■ GIVEN INFORMATION:
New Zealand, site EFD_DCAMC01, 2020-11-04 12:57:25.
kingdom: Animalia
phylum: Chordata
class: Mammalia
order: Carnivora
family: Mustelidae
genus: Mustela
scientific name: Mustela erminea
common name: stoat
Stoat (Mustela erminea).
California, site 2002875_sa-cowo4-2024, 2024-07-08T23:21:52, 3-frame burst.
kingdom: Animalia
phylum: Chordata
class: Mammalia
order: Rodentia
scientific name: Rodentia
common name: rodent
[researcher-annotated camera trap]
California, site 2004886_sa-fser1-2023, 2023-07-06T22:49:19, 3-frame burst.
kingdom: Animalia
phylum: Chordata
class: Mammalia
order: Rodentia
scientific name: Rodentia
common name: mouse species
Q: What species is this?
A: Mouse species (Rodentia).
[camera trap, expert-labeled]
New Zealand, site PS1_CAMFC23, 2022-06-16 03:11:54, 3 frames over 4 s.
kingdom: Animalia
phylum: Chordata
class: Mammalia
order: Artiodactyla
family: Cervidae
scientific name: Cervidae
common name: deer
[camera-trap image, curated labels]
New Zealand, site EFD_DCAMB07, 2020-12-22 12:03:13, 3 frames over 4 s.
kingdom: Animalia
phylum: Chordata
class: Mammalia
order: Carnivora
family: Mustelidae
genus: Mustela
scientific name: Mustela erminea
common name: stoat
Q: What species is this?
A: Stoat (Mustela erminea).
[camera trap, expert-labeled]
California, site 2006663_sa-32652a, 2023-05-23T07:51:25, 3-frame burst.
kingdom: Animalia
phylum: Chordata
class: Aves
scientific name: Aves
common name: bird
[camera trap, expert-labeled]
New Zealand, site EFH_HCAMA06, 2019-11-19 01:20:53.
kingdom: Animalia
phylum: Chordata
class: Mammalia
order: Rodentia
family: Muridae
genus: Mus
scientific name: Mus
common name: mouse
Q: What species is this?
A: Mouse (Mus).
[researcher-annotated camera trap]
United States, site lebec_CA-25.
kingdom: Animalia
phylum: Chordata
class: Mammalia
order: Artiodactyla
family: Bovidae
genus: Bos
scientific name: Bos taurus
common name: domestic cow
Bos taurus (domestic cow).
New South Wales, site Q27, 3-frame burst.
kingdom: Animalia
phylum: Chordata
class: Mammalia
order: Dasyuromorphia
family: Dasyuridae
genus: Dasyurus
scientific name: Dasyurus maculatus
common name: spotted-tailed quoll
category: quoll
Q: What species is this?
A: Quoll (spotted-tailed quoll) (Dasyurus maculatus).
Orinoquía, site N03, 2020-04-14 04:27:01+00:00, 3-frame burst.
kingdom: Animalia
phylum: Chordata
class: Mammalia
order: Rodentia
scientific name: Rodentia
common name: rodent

■ HOW TO COMPLETE THIS TASK: Which lines in the records above include the word "family"? Copy them out.

■ TASK RESPONSE:
family: Mustelidae
family: Cervidae
family: Mustelidae
family: Muridae
family: Bovidae
family: Dasyuridae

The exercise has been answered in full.